┌─ Dataset records
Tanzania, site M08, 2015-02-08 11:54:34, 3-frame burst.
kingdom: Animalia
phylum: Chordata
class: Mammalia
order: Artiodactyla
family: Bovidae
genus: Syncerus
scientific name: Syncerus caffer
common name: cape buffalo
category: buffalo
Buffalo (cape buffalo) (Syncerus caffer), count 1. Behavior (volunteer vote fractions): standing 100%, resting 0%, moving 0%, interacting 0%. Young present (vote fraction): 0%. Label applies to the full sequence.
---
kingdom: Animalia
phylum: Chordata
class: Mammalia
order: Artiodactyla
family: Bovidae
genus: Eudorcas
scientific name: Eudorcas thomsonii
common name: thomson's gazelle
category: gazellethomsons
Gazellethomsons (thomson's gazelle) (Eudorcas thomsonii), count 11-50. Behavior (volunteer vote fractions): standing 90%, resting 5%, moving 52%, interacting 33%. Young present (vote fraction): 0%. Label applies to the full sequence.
└─
┌─ Dataset records
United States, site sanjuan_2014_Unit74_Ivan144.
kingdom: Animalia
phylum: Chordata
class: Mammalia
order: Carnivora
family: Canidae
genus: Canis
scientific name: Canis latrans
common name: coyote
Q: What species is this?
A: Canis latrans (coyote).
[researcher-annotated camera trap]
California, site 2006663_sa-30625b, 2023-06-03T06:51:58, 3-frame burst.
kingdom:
└─
┌─ Dataset records
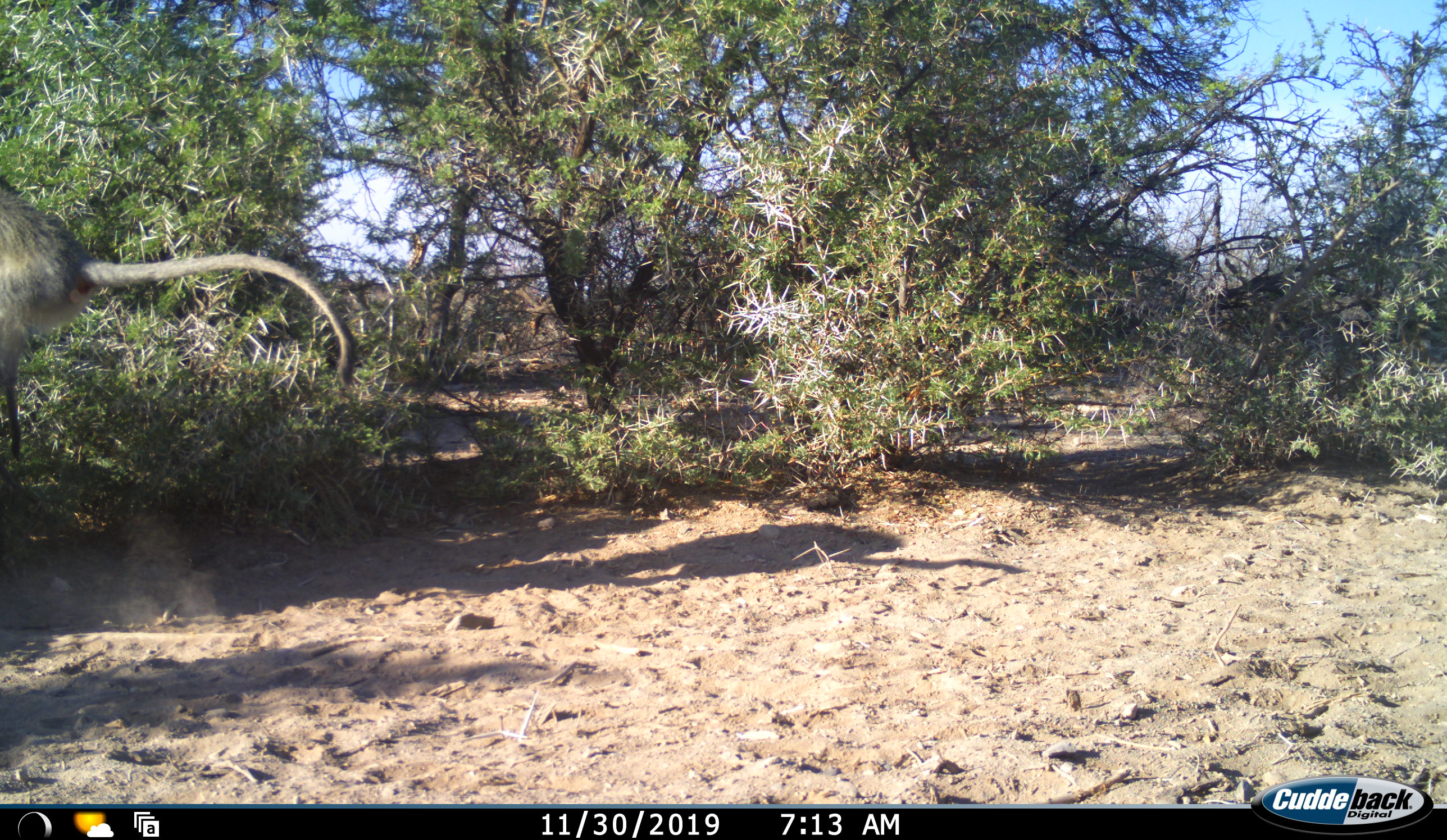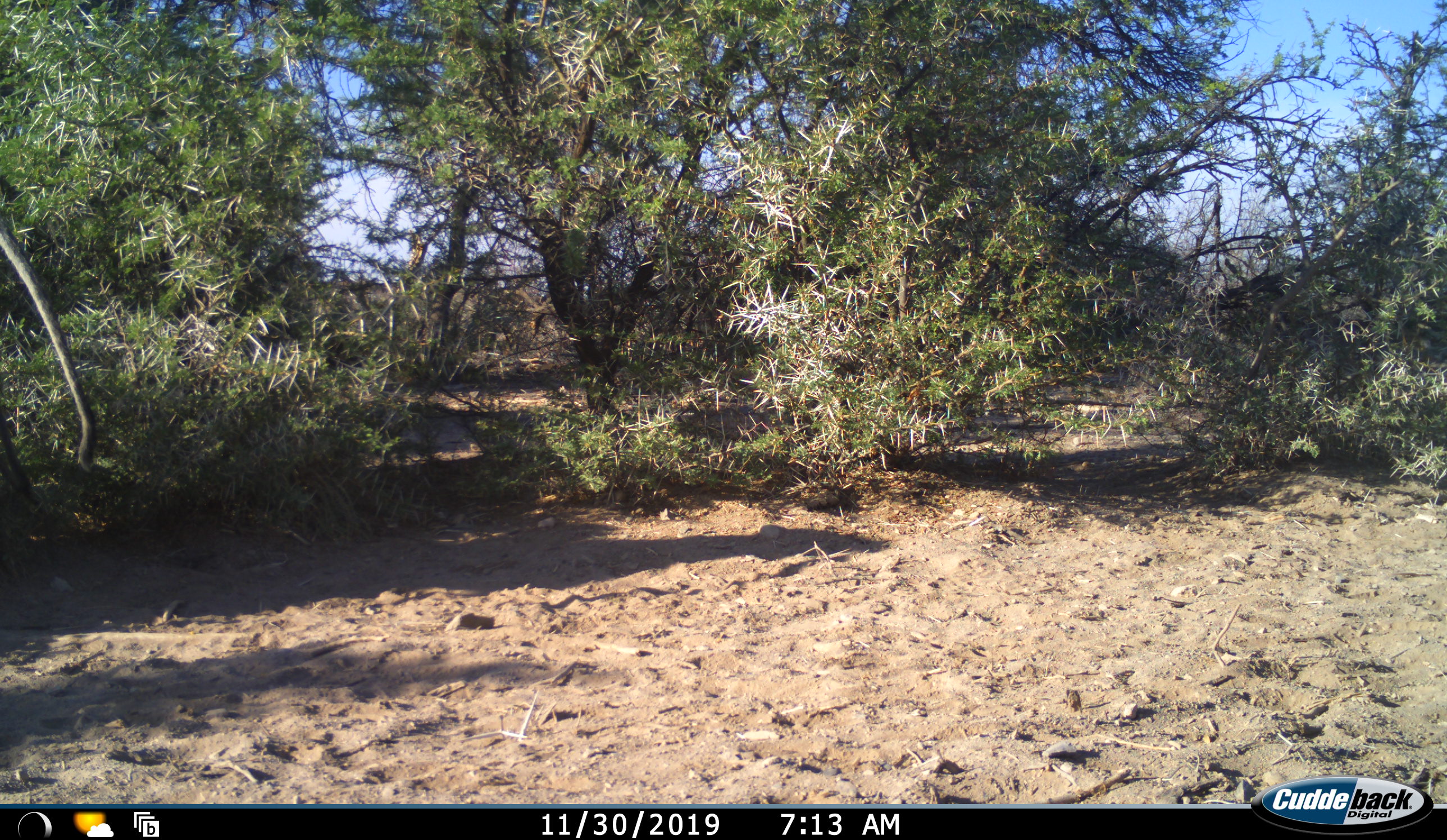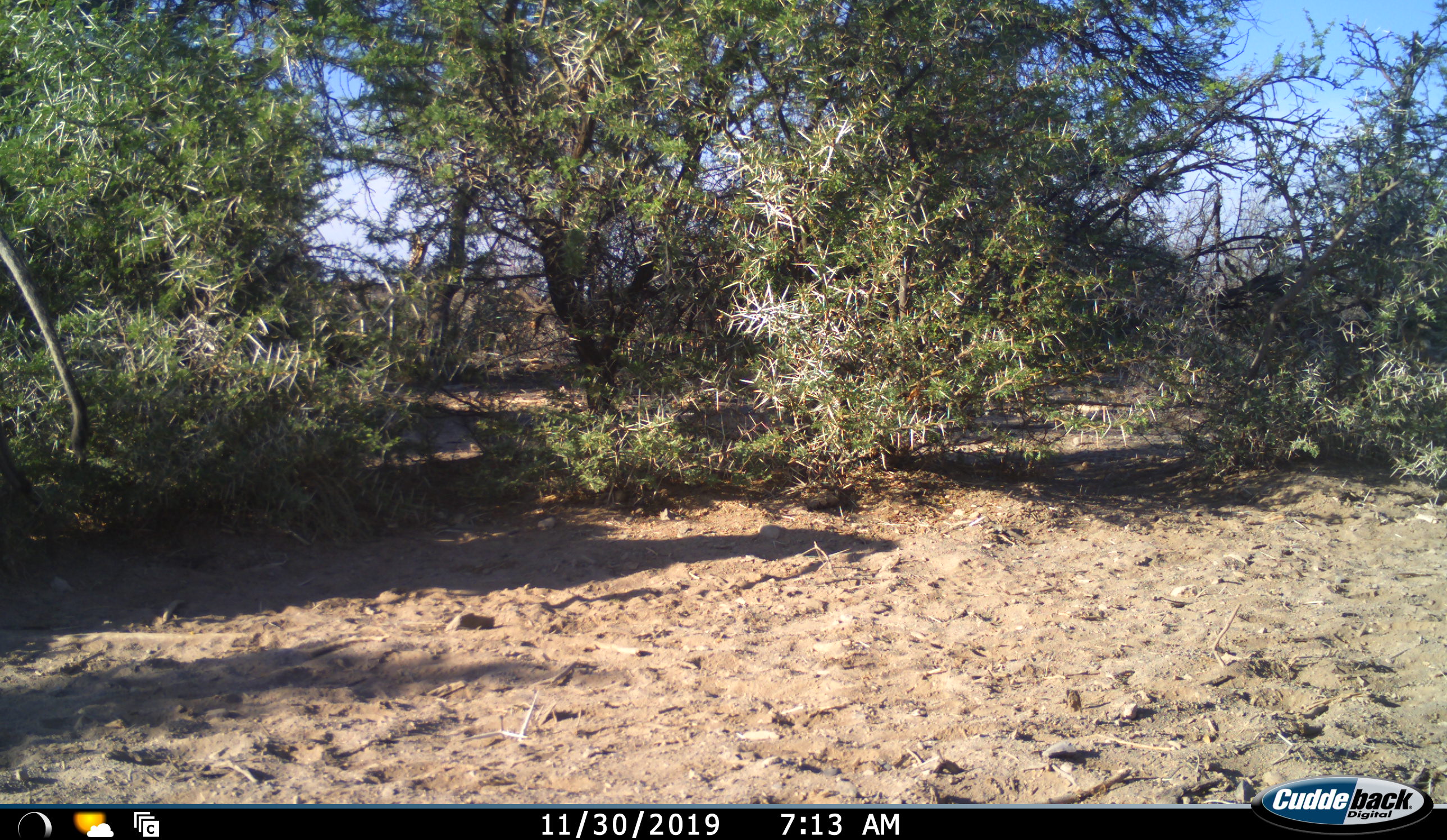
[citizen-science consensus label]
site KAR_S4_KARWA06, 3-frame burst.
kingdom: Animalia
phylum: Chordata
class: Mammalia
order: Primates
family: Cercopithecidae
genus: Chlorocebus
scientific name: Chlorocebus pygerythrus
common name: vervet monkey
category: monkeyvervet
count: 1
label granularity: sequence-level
└─
What you are asked to do:
From the records above, reproduce exactly the lines from the one with "genus: Chlorocebus" to the one with "label granularity: sequence-level", both included, and no others.

Written answer:
genus: Chlorocebus
scientific name: Chlorocebus pygerythrus
common name: vervet monkey
category: monkeyvervet
count: 1
label granularity: sequence-level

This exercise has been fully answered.